■ STATED PROBLEM
Quote verbatim the part of the rows that begins with the line containing "At what distance from" and runs through the end of the rows, including both ends. Reproduce nothing outside that part.

■ PROVIDED DATA

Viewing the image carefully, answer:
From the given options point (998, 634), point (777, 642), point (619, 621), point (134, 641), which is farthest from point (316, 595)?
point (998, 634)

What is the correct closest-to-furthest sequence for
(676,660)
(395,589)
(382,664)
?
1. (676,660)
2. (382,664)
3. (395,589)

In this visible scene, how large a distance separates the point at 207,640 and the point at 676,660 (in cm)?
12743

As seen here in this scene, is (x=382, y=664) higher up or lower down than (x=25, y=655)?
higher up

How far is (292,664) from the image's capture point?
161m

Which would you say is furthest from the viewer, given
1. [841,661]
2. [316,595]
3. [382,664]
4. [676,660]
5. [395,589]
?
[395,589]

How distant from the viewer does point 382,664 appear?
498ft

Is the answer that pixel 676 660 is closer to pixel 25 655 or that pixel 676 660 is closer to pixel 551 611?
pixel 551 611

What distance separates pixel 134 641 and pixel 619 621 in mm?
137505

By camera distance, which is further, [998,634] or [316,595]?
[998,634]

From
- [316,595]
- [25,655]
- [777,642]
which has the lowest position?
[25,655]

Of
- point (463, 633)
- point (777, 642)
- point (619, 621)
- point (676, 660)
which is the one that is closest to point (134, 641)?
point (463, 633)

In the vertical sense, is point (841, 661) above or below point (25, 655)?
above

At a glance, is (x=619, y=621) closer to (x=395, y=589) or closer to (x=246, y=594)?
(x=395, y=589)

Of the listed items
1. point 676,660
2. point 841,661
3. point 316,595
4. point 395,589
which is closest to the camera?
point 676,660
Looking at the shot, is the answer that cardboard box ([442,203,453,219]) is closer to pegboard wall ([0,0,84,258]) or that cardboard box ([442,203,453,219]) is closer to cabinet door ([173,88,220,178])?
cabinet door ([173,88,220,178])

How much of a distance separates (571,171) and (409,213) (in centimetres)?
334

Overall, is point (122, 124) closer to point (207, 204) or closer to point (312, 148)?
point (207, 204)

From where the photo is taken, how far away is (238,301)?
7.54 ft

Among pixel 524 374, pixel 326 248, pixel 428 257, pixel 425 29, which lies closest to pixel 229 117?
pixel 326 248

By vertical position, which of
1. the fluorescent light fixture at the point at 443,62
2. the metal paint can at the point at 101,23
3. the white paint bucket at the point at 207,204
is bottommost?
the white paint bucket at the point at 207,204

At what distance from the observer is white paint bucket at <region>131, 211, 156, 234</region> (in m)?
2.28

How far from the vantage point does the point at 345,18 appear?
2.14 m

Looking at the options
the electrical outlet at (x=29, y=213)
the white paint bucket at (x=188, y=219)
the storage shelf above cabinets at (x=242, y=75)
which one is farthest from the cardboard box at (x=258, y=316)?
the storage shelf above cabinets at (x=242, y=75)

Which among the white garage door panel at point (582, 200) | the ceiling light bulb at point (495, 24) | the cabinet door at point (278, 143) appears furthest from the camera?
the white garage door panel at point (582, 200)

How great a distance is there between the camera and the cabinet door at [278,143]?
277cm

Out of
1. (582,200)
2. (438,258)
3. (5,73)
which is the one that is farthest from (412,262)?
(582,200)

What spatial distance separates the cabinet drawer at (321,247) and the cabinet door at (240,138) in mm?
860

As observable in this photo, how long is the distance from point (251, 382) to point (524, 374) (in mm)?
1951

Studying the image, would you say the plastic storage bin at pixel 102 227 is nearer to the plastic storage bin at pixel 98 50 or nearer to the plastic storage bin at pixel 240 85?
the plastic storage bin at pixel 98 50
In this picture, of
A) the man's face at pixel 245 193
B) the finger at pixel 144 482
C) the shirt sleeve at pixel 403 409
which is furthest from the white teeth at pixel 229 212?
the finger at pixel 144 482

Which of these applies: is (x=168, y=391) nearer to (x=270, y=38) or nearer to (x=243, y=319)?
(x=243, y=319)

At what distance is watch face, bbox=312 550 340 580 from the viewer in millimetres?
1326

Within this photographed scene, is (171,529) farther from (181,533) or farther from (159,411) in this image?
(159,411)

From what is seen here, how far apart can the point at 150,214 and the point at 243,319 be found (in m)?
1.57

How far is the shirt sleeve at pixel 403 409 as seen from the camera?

■ WRITTEN ANSWER
At what distance from the observer is white paint bucket at <region>131, 211, 156, 234</region> (in m)?
2.28

How far from the vantage point does the point at 345,18 appear?
2.14 m

Looking at the options
the electrical outlet at (x=29, y=213)
the white paint bucket at (x=188, y=219)
the storage shelf above cabinets at (x=242, y=75)
which one is farthest from the cardboard box at (x=258, y=316)?
the storage shelf above cabinets at (x=242, y=75)

Which among the white garage door panel at point (582, 200) | the ceiling light bulb at point (495, 24) | the cabinet door at point (278, 143) appears furthest from the camera?
the white garage door panel at point (582, 200)

How great a distance is there between the camera and the cabinet door at [278,143]?
277cm

Out of
1. (582,200)
2. (438,258)
3. (5,73)
which is the one that is farthest from (412,262)?
(582,200)

What spatial distance separates the cabinet drawer at (321,247) and the cabinet door at (240,138) in mm?
860

As observable in this photo, how long is the distance from point (251, 382) to point (524, 374) (in mm)?
1951

Studying the image, would you say the plastic storage bin at pixel 102 227 is nearer to the plastic storage bin at pixel 98 50 or nearer to the plastic storage bin at pixel 240 85?
the plastic storage bin at pixel 98 50
In this picture, of
A) the man's face at pixel 245 193
B) the finger at pixel 144 482
C) the shirt sleeve at pixel 403 409
which is furthest from the white teeth at pixel 229 212?
the finger at pixel 144 482

Which of these applies: is (x=168, y=391) nearer to (x=270, y=38) or nearer to (x=243, y=319)?
(x=243, y=319)

At what distance is watch face, bbox=312 550 340 580 from the viewer in millimetres?
1326

Within this photographed scene, is (171,529) farther from (181,533) or farther from (159,411) in this image?
(159,411)

From what is seen here, how far apart can the point at 150,214 and the point at 243,319 be found (in m)?
1.57

How far is the shirt sleeve at pixel 403 409 as seen from the camera?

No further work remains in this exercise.